Joseph Ratzinger è tornato all’Abbazia di Montecassino, la quercia secolare piantata da San Benedetto, quattro volte distrutta e altrettante ricostruita come segno del fatto che il male non prevarrà sulla storia che ha iniziato Gesù. In molte occasioni precedenti aveva pregato e meditato al calore di questa culla della grande rivoluzione benedettina, ma ora è tornato indossando i sandali del pescatore di Galilea. Il gesto e i suoi messaggi racchiudono un grande valore per affrontare questo momento presente.



Papa Benedetto non ha una vocazione da archeologo né da direttore di musei. È ben cosciente del fatto che la Chiesa è un soggetto vivente nella storia, dove non ha spazio la nostalgia ma la memoria, che è una cosa ben diversa. La sua evocazione benedettina non ha nulla di romantico, è una coscienza del valore del metodo che rappresenta l’esperienza di San Benedetto e dei suoi monaci per i dilemmi della Chiesa nel presente.



Lo ha dimostrato a Parigi con la sua indimenticabile lezione al Collegio dei Bernardini, dove ha messo in rilievo il modo in cui la fede vivida nei monasteri ha generato la cultura della parola e della musica, l’amore al lavoro e una comunità armonica e in pace. Mantenere vive queste dimensioni essenziali dell’anima europea, ha detto a Montecassino, «è possibile soltanto se si accoglie il costante insegnamento di san Benedetto, ossia il “quaerere Deum”, cercare Dio, come fondamentale impegno dell’uomo. L’essere umano non realizza appieno sé stesso, non può essere veramente felice senza Dio».



Questo è l’unico cuore che può pompare sangue per un nuovo rinnovamento, per un nuovo principio cristiano nel duro e arido suolo della nostra Europa del XXI secolo. Ciò vuol dire che solamente da uomini e donne riuniti dalla chiamata di Cristo, che sperimentano quotidianamente il plus di umanità che significa vivere facendo parte del corpo della Chiesa, potrà nascere un cambiamento che influenzi i diversi strati della società europea.
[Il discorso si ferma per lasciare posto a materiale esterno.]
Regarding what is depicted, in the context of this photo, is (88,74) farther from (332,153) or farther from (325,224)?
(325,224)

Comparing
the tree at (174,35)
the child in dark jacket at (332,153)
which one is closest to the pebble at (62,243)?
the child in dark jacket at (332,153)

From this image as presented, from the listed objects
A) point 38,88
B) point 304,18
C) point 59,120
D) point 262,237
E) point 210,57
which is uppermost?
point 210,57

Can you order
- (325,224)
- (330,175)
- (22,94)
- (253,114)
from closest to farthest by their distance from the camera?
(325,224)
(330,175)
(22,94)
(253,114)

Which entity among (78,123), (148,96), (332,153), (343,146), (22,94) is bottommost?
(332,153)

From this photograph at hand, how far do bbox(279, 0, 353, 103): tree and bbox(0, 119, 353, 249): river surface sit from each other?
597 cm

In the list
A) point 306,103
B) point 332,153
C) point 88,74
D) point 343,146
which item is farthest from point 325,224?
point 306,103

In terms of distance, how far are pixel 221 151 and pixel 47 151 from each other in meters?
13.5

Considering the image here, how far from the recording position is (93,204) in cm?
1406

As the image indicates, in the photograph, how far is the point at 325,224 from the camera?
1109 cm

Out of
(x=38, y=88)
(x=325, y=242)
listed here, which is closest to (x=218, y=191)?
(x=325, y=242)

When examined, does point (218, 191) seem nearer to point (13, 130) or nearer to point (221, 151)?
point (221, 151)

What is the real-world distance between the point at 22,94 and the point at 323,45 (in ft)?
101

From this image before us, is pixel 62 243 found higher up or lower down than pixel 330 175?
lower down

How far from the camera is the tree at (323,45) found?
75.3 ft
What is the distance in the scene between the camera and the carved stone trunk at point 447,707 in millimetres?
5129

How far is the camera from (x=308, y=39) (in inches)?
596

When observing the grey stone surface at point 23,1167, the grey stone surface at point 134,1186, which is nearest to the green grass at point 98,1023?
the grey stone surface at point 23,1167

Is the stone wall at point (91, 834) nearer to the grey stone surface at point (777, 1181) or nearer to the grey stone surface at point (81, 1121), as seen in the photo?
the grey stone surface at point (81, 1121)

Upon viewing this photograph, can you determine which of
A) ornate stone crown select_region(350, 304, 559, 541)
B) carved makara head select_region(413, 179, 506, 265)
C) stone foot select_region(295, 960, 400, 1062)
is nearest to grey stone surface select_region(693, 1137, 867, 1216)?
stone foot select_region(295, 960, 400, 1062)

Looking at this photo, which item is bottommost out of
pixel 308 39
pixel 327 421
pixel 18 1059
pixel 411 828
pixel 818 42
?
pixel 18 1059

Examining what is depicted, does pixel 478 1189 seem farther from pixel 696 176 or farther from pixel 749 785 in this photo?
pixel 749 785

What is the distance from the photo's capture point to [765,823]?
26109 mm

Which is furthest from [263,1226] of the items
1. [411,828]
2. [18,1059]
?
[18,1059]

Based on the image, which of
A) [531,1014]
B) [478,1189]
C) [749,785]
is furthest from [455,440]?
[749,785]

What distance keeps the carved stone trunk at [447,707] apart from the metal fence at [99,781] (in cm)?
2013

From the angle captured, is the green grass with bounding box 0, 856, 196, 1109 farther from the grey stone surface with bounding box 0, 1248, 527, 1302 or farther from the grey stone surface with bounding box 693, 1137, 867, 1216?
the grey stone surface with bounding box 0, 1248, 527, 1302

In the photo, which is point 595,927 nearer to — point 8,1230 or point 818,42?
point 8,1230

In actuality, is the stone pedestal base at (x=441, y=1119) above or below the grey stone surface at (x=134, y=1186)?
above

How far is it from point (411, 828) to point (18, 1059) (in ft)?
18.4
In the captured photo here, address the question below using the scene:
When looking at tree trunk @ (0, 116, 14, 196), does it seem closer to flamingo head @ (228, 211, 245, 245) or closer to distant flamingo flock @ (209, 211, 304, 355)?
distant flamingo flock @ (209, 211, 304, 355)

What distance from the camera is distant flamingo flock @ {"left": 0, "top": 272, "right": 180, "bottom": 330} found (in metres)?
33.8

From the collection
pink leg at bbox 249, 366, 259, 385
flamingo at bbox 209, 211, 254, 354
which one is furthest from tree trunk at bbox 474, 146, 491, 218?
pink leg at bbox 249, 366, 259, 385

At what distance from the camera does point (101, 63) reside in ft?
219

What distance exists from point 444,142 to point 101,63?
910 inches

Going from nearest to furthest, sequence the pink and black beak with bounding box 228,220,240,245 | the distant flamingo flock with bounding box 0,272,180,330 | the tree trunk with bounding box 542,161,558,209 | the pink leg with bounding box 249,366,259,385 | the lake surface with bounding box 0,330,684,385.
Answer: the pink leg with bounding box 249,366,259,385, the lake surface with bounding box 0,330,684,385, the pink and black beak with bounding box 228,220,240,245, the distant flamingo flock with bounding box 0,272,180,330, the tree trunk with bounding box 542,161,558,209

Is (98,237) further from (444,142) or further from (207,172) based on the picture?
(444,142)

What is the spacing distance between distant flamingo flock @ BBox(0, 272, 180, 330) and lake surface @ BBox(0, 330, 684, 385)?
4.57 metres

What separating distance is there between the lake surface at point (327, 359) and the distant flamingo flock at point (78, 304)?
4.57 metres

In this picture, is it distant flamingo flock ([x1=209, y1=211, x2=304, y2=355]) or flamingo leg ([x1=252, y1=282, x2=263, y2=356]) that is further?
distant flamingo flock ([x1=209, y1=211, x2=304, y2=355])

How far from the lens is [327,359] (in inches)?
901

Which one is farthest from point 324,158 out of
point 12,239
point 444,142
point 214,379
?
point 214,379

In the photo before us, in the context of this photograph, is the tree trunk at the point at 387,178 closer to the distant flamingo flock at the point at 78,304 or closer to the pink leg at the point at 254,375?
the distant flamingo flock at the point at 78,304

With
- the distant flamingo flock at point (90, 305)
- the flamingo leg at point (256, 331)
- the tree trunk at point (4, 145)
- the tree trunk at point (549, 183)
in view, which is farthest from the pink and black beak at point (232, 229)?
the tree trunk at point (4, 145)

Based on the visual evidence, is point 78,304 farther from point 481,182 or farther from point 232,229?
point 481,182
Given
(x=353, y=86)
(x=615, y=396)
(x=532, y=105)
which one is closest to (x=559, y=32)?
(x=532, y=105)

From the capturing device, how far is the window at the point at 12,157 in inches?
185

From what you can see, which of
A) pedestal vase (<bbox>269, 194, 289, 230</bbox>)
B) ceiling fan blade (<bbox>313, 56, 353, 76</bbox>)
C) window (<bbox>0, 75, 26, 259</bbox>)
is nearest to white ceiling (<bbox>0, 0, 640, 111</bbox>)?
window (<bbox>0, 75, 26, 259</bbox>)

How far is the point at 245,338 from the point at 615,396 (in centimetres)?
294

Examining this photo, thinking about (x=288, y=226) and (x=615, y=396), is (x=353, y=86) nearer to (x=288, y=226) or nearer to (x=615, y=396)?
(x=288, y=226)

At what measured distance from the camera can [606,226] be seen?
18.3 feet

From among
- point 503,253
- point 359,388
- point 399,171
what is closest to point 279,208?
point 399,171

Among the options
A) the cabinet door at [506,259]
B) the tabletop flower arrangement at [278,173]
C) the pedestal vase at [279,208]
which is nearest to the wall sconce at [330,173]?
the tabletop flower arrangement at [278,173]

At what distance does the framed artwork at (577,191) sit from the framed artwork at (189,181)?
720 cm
Nel corso dei secoli, i monasteri hanno tessuto una rete di comunità in cui la fede si univa con la ragione, si esercitava quotidanamente la carità, si accoglieva chi arrivava desideroso di trovare il senso dell’amore e della sofferenza, e lo si invitava a percorrere un cammino di educazione e verifica. Oggi nemmeno possiamo incominciare questi passi, dato che la forma delle nostre comunità non è quella delle robusta mura dei monasteri, ma quella dettata dalle varie circostanze che viviamo.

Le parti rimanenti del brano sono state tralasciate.